There was a similar result to answer the second question, with a study finding that actively cooling heifers 60 days before parturition decreased respiration rates and rectal temperatures in these animals. Cooling close-up heifers had positive impacts on milk yield and productivity, with cooled heifers producing 8 pounds more milk on average.
Overall, when focusing specifically on the impacts of heat stress in late gestation, cows that sustained heat stress during the dry period faced a decreased milk yield, altered placental function, reduced mammary growth, negative reproductive performance and were higher in disease incidence related to a reduced immune function.
Impact of heat stress on calves
Not only does heat stress impact cows late in gestation, but its effects can also be felt by calves early in life and later on. Studies conducted on calves to determine effects on birthweight, weaning weight and immune function showed different impacts between calves from dams that were cooled and calves with heat-stressed dams.

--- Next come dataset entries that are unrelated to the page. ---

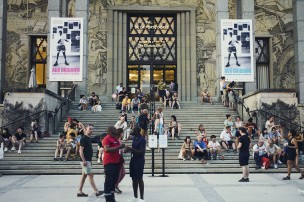 Facade du Palais exposition "Aux origines"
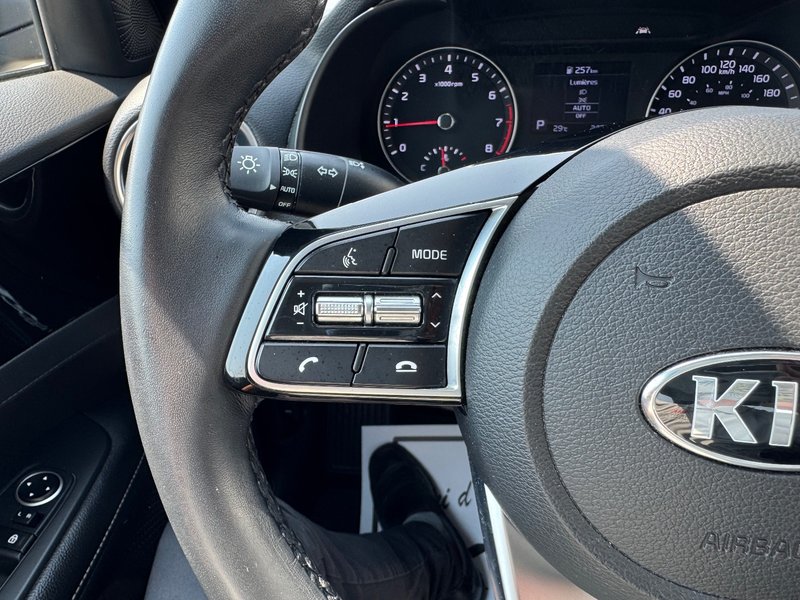 Kia Forte EX VOLANT CHAUFFANT APPLE CARPLAY PAS ACCIDENTE 2021 INSPECTE+DETECTEUR D'ANGLES MORTS+CHARGEUR INDUCTIF POUR CELLULAIRE+CAMERA DE RECUL+MAGS 16''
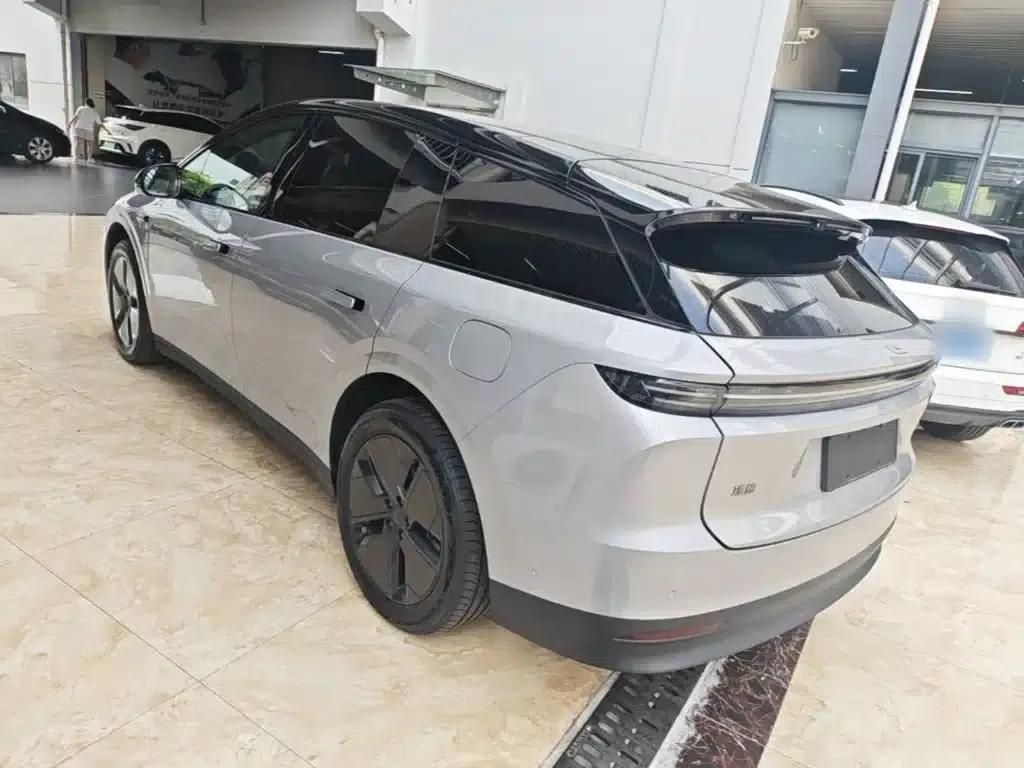 Li Auto i6 2025 Two-Wheel Drive Standard Edition — миниатюра 5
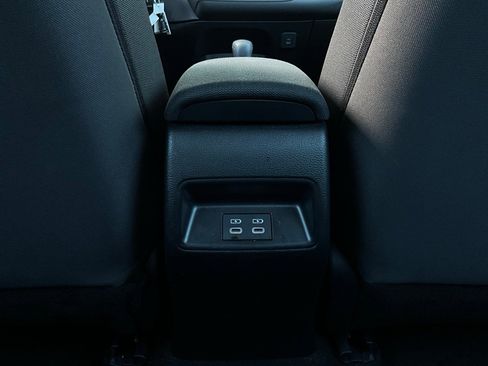 Used 2025 Toyota Corolla LE image 12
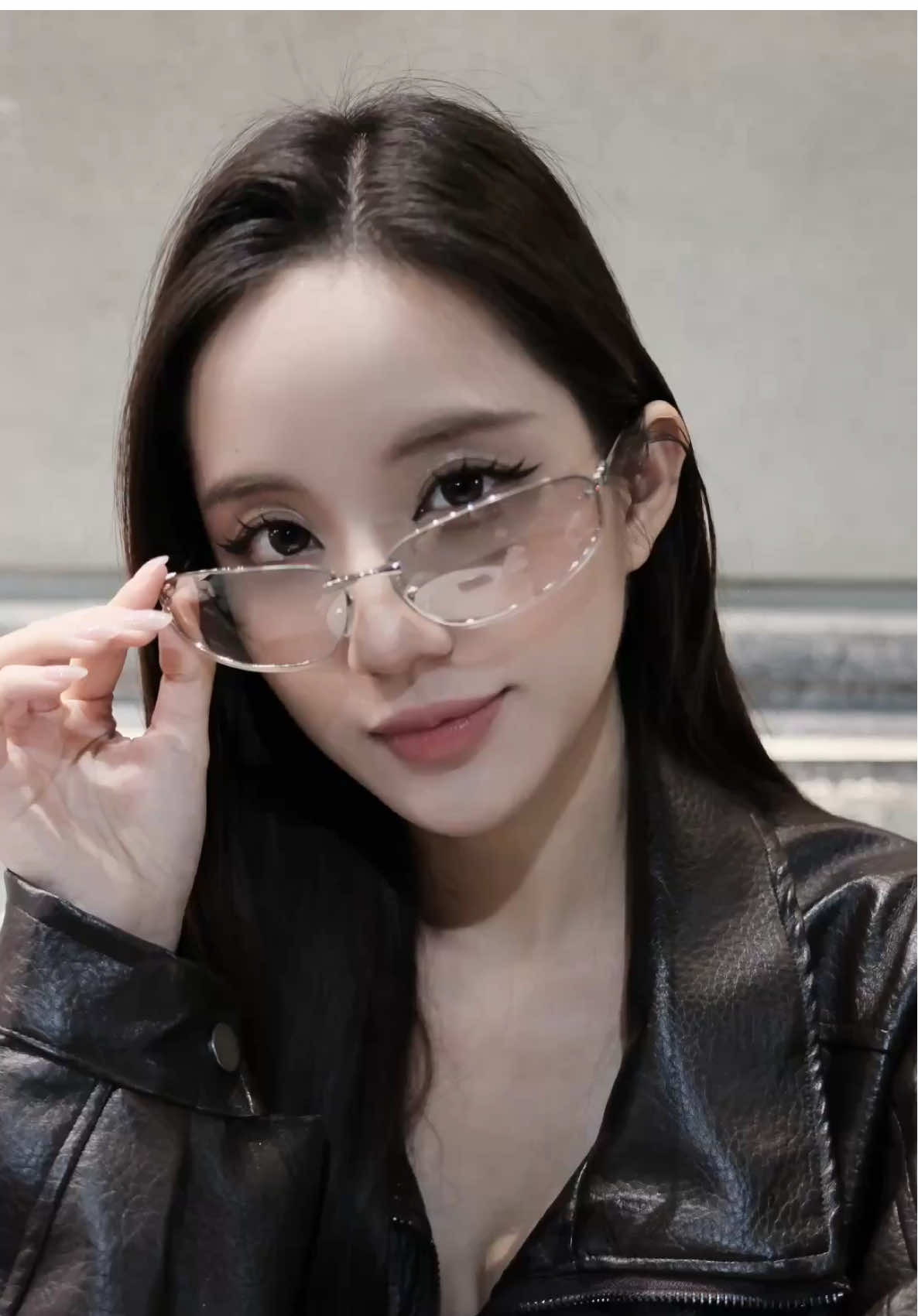 Miuu xinh chơi 2025 🐰❄️ #leonabyleona #kinhhanghieu #miumiu #miumiusunglasses #miumiuvietnam 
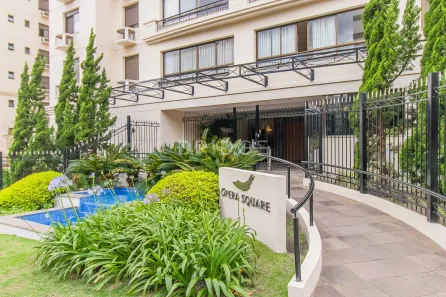 Apartamento com 2 Quartos para alugar, 75m² no Passo da Areia, Porto Alegre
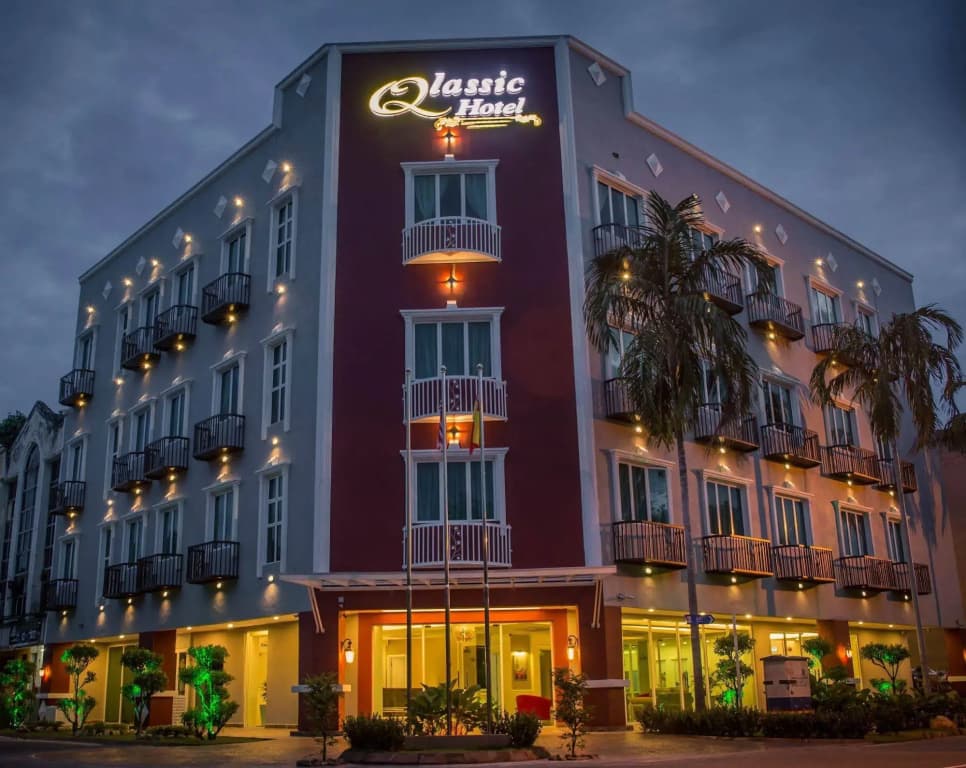 Qlassic Hotel - photo 1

The results of these studies concluded that cooling increases birthweight because calves experience a longer gestation, while in utero heat stress reduces weaning weight. Calves born to heat-stressed dams had lower efficiency in immunoglobulin absorption from colostrum, also resulting in a more rapid gut closure. Overall, it is difficult for calves to overcome heat stress impacts once they are born.
Aside from the impacts of heat stress early in a calf’s life, studies found that calves undergo long-term effects of heat stress. Looking at combined records of 150 animals from a number of studies conducted over four years, the data set demonstrated heifer survivability and productivity. From these studies, it was determined that in utero heat stress:
- Decreases calf bodyweight to puberty
- Decreases calf survival
- Decreases reproductive performance
- Reduces milk production
- Alters overall animal productivity
- Reduces survival in the herd
Interestingly, in utero heat stress does not affect mature bodyweight, since calves compensate for lower bodyweight at birth during the second year of life.

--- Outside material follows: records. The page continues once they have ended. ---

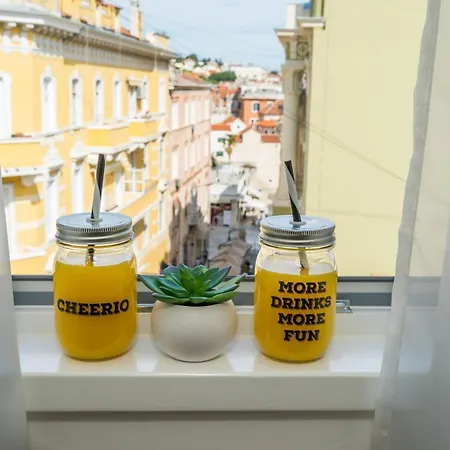 Fantattic Old Town Apartament Split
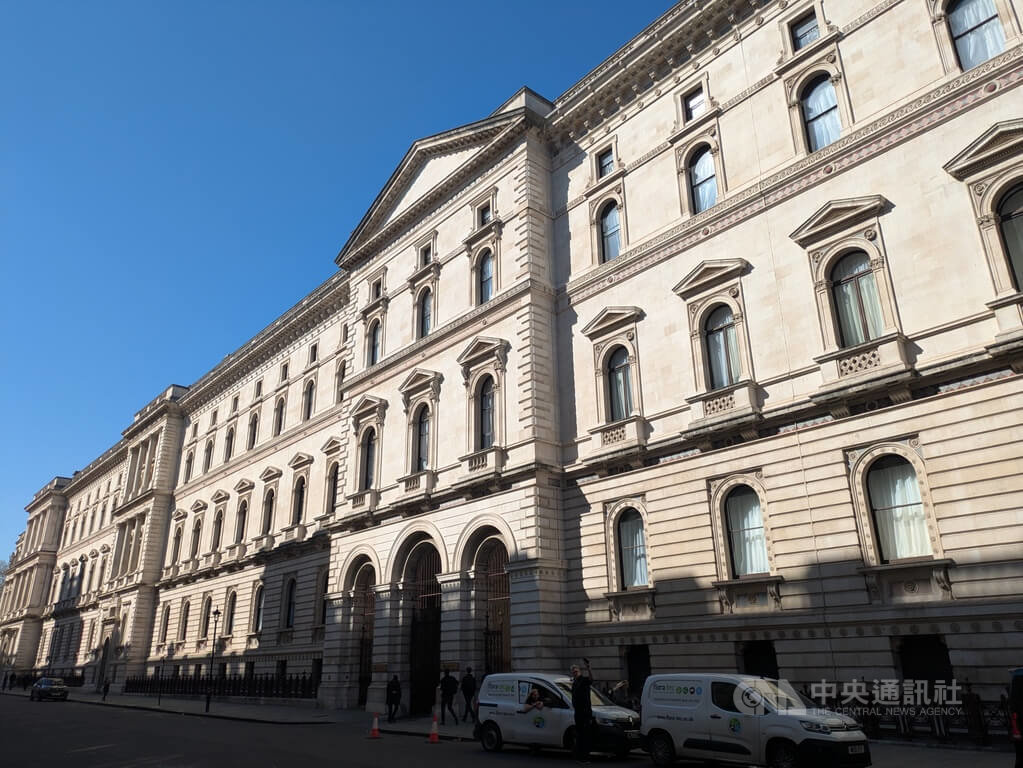 中國連續兩天在台灣周邊舉行大規模軍演，英國外交部2日晚間發布聲明對此表示關切，指出台灣海峽的和平穩定對全球繁榮至關重要。圖為英國外交部。 (中央社)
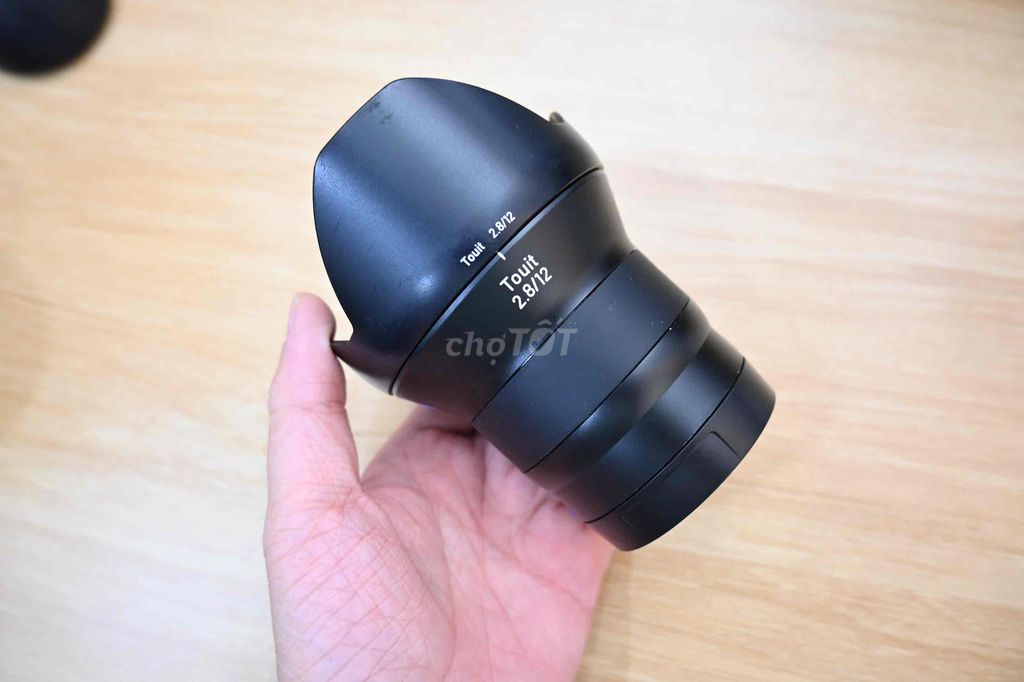 Ống kính Zeiss Touit 12 2.8 Sony Crop. Mua bán Máy ảnh, Máy quay tại Quận Tân Bình Tp Hồ Chí Minh được đăng bởi Lê Thị Phương Thảo hình 1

“What we are finding is that calves born to heat-stressed dams are programmed to have lower health and productivity throughout their life,” said Dahl. This is why it is crucial for active cooling to be implemented in late-gestation cows to reduce heat-stress impacts in their offspring and improve survival in the herd.

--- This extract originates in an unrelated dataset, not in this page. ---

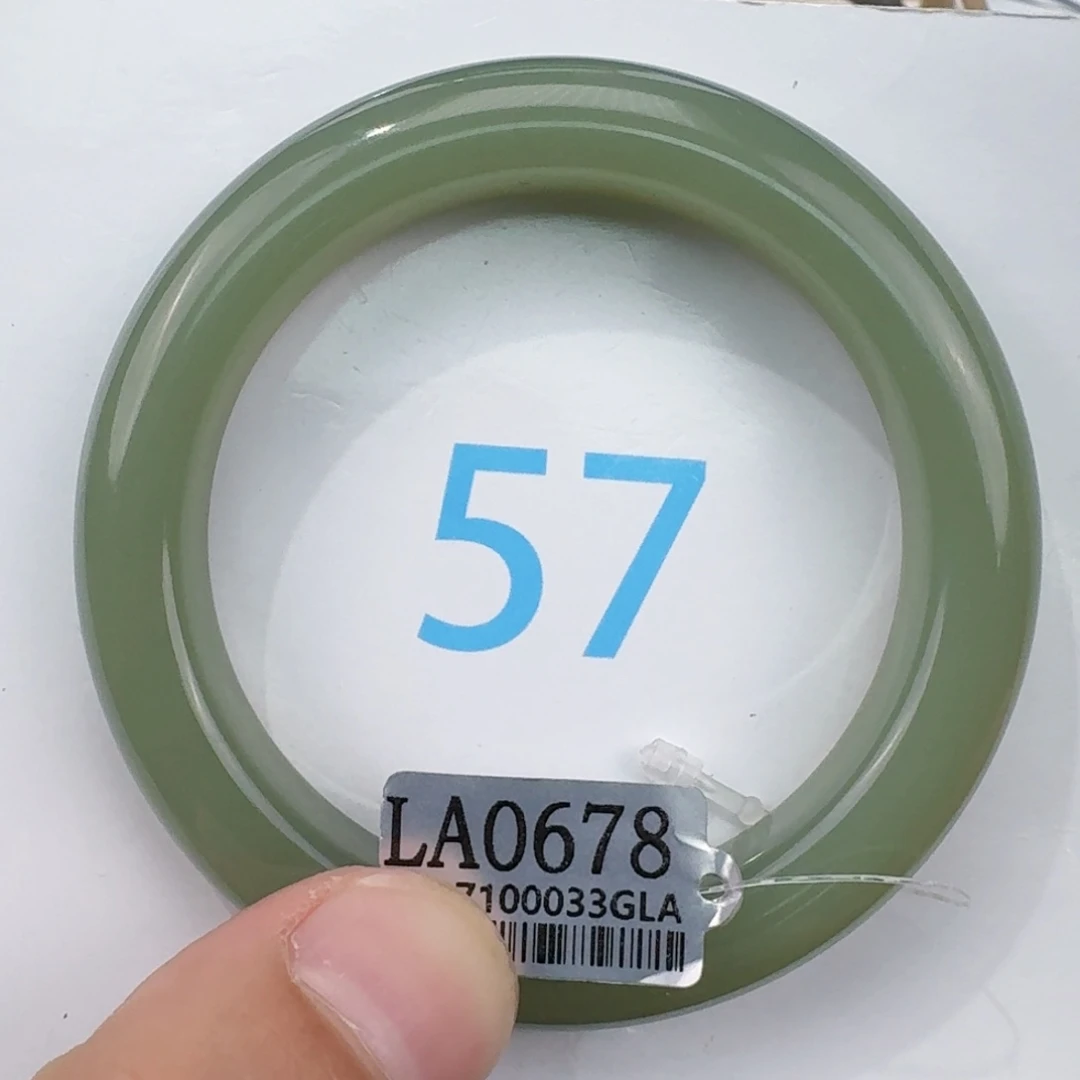 *****和田玉未镶嵌手镯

Does it pay to cool dry cows?
To determine the economic impacts of late-gestation heat stress in dairy cattle, cows were analyzed in the top dairy-production states across the country. Sensitivity across milk prices, milk production and estimates on barn values were all factors analyzed. In all cases, it made economic sense to invest in heat abatement strategies, such as fans and soakers, to improve outputs for the next lactation.
While these analyses did not include the impact of heat stress on calves, a separate study looked at the cost of heifer raising and its impact on productive life and milk production in the top 23 dairy-producing states. There were significant impacts across the board on cows that experienced heat stress in the dry period on their calves.
“We can see there are significant impacts across the country of those cows having experienced heat stress during the dry period and the effect on their calves,” said Dahl. “When we total those together, the effect on the cow and the calf is about a 1.5-billion-dollar hit annually on the dairy industry in the U.S.”
Bottom line: It pays dividends to cool dry cows.